Most insects, including ants, depend on sensory input from their antennae for survival: obtaining food, finding mating partners, and avoiding predators. Contamination of the surfaces of the antennae, both by abiotic contaminants (dust, salt, ash, etc.) and biologic contaminants (bacteria, spores, parasites, etc.), can interfere with the function of the sensory systems and therefore be life-threatening. Insects have developed a variety of mechanisms to cope with surface contamination. In addition to passive cleaning mechanisms such as equipping the body surface with super-hydrophobic material (as exhibited by the leaves of the lotus flower, known as the “lotus effect”) insects actively groom their body surface with specialized cleaning structures on their legs. These cleaning activities take up to 30% of their lifetimes! Insect grooming movements have been classified as “rubbing” where cleaning is performed by an appendage sweeping back and forth, “scraping” with unidirectional movements performed by a cleaning structure, and “nibbling” where cleaning is performed by the insect’s mouthparts. Recently, Alexander Hackmann, Henry Delacave, Adam Robinson, David Labonte, and Walter Federle used scanning electron microscopy (SEM) to study the functional morphology of the antenna cleaner in Camponotus rufifemur ants [Reference Hackmann1]. In addition they quantified the efficiency of the cleaner apparatus.
During an antenna cleaning movement, the ants lower their head, insert their antenna into a clamp-like cleaning structure on the front leg of the same side, and pull it through. After the actual grooming movement, the antenna cleaner is then cleaned by the ants’ mouthparts (nibbling) in order to allow reuse. The cleaning structure in almost all ant species consists of a curvature on the front tarsus (called the tarsal notch) that faces a spur originating from the tibia. Each side of the clamp bears hair arrays that can be subdivided into “bristles,” “combs,” and “brushes” that are outgrowths of the cuticle (Figure 1).
Hackmann et al. simulated cleaning strokes by moving a notch and a spur over antennae contaminated with fluorescent particles of different sizes. The notch removed particles more efficiently than the spur, but both components removed more than 60% of the particles with the first stroke. Ablation of the bristles greatly reduced the cleaning efficiency, indicating they are essential for cleaning. Different-sized particles were trapped in distinct zones of the notch, proportional to the gap between the bristles. This suggests that the antenna cleaner operates as a sequential particle filter. The bristles pick up the largest particles from the antenna, and the comb removes particles that are smaller than the gaps between the bristles but larger than the gaps of the comb. In addition, there are flexible setae forming a brush that picks up even smaller particles. Whereas bristles and combs removed larger particles mechanically, the brush setae remove dirt particles by adhesion. The sequential particle filter mechanism prevents the very fine setae from being clogged by larger particles that have already been removed by the previous hair arrays. This is a fascinating mechanism that is essential for the survival of the ant, and its principles could inspire artificial cleaning devices for cleaning man-made surfaces on a micro- and even nano-scale.

## EXTRACTED ENTRIES
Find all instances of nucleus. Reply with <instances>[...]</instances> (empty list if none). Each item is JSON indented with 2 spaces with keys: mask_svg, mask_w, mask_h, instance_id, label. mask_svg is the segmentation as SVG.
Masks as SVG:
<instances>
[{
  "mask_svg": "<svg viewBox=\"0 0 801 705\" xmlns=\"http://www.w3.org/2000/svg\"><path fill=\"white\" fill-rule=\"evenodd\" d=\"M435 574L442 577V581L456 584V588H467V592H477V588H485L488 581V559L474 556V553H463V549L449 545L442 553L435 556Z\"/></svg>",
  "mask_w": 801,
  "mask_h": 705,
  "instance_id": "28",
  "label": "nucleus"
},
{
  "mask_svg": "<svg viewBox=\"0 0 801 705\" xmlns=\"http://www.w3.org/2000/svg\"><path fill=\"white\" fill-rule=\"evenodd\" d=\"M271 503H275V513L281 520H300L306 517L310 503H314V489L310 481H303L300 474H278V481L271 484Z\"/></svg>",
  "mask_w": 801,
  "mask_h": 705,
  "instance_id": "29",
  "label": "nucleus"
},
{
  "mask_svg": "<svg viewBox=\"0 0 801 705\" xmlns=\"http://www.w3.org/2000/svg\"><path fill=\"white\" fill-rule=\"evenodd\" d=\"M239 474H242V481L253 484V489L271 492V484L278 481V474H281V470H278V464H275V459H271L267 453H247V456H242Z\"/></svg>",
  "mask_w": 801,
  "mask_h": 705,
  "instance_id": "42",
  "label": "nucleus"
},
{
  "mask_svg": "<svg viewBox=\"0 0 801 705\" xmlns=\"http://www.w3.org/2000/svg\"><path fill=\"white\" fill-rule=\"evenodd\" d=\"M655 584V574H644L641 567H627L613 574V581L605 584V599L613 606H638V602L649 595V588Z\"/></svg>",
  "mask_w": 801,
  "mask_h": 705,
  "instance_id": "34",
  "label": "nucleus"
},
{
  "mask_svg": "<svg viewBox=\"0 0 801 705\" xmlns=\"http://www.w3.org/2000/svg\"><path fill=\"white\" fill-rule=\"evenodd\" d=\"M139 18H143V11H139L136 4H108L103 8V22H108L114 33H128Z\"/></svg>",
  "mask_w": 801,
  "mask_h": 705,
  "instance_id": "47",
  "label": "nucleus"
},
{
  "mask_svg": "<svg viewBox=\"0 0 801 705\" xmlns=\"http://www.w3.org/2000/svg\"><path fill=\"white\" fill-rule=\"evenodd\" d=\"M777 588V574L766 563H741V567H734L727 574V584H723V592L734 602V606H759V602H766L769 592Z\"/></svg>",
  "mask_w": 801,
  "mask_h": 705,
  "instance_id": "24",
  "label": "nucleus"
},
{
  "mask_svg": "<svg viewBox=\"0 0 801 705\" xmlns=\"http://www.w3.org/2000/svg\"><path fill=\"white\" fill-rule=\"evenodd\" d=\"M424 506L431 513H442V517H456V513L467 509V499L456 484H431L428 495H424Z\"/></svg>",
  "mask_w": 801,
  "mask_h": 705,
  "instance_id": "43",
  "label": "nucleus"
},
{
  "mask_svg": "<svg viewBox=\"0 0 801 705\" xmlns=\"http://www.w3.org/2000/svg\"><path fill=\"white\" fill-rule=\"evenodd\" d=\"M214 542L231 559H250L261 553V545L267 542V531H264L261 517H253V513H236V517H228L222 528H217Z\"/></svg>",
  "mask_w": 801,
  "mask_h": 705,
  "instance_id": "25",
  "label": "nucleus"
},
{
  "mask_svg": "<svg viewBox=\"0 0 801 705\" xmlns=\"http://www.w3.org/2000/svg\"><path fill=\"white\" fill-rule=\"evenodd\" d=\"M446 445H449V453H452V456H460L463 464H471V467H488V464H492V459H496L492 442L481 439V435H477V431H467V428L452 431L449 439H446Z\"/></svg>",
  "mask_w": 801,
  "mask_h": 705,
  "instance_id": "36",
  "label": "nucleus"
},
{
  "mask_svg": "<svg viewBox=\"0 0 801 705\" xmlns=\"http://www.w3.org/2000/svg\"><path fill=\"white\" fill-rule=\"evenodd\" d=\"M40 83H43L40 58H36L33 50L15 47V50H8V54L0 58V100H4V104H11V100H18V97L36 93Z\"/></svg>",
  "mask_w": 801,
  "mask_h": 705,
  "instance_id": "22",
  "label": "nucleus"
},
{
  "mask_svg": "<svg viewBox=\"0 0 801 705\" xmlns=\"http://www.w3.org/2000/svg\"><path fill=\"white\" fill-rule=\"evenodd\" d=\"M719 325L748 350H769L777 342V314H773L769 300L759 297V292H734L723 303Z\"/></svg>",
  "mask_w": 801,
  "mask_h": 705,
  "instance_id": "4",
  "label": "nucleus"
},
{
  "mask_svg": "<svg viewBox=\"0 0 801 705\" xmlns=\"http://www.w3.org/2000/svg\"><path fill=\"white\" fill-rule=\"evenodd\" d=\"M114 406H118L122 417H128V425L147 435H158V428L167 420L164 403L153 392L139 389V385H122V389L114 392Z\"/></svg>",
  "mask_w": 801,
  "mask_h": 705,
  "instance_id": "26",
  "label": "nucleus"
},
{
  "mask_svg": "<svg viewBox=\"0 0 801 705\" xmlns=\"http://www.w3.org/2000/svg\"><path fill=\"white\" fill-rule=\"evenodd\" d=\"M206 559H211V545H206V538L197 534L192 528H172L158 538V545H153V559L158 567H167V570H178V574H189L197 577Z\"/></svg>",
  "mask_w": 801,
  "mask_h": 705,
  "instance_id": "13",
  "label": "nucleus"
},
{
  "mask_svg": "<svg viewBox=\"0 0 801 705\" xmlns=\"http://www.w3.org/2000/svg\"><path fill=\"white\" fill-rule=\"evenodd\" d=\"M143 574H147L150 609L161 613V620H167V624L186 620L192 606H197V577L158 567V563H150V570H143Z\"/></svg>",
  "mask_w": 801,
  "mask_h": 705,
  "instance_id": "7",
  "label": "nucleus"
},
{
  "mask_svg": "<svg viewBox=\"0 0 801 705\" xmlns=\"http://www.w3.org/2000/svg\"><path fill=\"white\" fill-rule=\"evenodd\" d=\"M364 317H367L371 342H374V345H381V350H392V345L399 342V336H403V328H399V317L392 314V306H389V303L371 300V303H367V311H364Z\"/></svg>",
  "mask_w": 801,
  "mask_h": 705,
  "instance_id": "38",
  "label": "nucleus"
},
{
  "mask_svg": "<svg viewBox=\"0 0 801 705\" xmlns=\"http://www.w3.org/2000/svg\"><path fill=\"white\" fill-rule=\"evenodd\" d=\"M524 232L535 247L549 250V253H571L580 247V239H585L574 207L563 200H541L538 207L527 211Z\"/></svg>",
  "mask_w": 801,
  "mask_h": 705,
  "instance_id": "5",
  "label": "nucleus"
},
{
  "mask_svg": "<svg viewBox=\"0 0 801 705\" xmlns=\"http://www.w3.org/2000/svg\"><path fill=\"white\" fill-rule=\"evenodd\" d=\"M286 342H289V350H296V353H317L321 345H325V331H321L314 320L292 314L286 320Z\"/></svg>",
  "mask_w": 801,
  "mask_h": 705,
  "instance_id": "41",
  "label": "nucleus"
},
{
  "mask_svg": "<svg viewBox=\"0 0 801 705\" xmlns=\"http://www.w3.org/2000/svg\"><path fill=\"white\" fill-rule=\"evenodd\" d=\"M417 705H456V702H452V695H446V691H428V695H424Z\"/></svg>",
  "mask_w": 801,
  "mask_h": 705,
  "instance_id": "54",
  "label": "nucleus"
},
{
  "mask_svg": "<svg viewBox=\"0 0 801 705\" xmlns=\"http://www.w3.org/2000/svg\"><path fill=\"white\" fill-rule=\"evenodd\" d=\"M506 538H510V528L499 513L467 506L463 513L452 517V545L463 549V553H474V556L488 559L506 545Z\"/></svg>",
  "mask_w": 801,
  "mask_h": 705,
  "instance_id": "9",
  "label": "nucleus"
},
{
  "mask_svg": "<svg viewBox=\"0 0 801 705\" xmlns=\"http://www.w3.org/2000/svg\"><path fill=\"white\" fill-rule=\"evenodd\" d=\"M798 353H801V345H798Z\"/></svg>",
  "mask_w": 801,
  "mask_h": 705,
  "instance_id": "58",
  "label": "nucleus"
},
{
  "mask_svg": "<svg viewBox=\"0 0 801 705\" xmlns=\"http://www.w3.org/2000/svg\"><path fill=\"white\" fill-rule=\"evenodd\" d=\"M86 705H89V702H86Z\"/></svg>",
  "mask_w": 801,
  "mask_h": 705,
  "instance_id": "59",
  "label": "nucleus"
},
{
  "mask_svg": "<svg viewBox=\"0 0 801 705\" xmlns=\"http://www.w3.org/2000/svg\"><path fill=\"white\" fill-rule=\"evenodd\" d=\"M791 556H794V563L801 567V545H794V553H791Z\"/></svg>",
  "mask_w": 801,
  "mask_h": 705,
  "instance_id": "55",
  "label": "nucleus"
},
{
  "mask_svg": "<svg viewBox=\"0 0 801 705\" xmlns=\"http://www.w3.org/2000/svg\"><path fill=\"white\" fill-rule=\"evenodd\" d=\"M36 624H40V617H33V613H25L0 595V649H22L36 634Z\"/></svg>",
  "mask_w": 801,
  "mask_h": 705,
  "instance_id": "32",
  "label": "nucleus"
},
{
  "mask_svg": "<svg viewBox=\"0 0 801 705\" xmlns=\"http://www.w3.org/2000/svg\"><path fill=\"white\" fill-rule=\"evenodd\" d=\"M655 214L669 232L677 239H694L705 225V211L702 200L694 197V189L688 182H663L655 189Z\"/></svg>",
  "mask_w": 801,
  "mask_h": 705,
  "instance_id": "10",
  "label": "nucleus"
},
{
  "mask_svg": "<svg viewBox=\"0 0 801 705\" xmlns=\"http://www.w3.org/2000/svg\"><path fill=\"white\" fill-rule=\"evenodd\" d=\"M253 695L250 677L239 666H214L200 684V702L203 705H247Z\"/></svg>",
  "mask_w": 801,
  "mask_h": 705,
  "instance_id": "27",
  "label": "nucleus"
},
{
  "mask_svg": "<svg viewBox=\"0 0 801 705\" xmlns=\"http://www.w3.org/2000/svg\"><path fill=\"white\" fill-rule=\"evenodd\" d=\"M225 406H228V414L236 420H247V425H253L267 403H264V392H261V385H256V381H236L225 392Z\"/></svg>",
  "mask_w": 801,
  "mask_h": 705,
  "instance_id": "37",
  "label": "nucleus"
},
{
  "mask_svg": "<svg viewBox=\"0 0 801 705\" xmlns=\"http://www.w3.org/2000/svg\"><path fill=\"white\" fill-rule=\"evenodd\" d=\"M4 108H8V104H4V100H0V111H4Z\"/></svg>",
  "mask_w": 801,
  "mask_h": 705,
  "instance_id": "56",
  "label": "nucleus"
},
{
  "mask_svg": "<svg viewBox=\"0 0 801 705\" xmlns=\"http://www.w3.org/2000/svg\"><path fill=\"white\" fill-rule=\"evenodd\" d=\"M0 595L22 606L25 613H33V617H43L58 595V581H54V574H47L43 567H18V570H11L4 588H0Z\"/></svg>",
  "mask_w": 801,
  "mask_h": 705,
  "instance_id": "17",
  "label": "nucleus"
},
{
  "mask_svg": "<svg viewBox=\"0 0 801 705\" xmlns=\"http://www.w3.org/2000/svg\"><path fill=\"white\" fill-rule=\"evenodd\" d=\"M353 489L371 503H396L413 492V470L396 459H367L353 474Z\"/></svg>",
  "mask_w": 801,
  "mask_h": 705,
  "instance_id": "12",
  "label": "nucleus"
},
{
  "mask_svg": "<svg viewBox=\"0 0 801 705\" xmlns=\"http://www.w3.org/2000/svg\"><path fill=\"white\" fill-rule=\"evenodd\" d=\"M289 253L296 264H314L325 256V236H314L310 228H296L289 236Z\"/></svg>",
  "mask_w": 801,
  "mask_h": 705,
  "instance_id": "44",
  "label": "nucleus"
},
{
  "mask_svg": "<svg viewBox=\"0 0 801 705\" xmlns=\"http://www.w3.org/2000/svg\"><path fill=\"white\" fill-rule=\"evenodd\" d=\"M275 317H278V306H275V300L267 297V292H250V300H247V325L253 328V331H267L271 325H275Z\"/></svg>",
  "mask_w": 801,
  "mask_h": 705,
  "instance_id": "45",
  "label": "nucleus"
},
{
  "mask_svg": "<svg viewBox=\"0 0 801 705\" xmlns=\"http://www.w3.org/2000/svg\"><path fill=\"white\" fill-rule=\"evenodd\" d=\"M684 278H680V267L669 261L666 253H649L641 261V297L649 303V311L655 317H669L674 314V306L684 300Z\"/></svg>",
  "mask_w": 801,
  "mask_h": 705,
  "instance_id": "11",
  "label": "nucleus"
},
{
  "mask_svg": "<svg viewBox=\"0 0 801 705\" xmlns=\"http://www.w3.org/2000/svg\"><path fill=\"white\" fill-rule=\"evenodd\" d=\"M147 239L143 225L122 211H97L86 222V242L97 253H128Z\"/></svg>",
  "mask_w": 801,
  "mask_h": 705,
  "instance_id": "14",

## QUESTIONS
[1] From the passage on ant antenna cleaning, extract the text between "During an antenna" and "cuticle (Figure 1).", inclusive.
[2] In the passage on ant antenna cleaning, by what means do the brush setae remove dirt particles?

## EXERCISE RESPONSES
[1]
During an antenna cleaning movement, the ants lower their head, insert their antenna into a clamp-like cleaning structure on the front leg of the same side, and pull it through. After the actual grooming movement, the antenna cleaner is then cleaned by the ants’ mouthparts (nibbling) in order to allow reuse. The cleaning structure in almost all ant species consists of a curvature on the front tarsus (called the tarsal notch) that faces a spur originating from the tibia. Each side of the clamp bears hair arrays that can be subdivided into “bristles,” “combs,” and “brushes” that are outgrowths of the cuticle (Figure 1).

[2] By adhesion.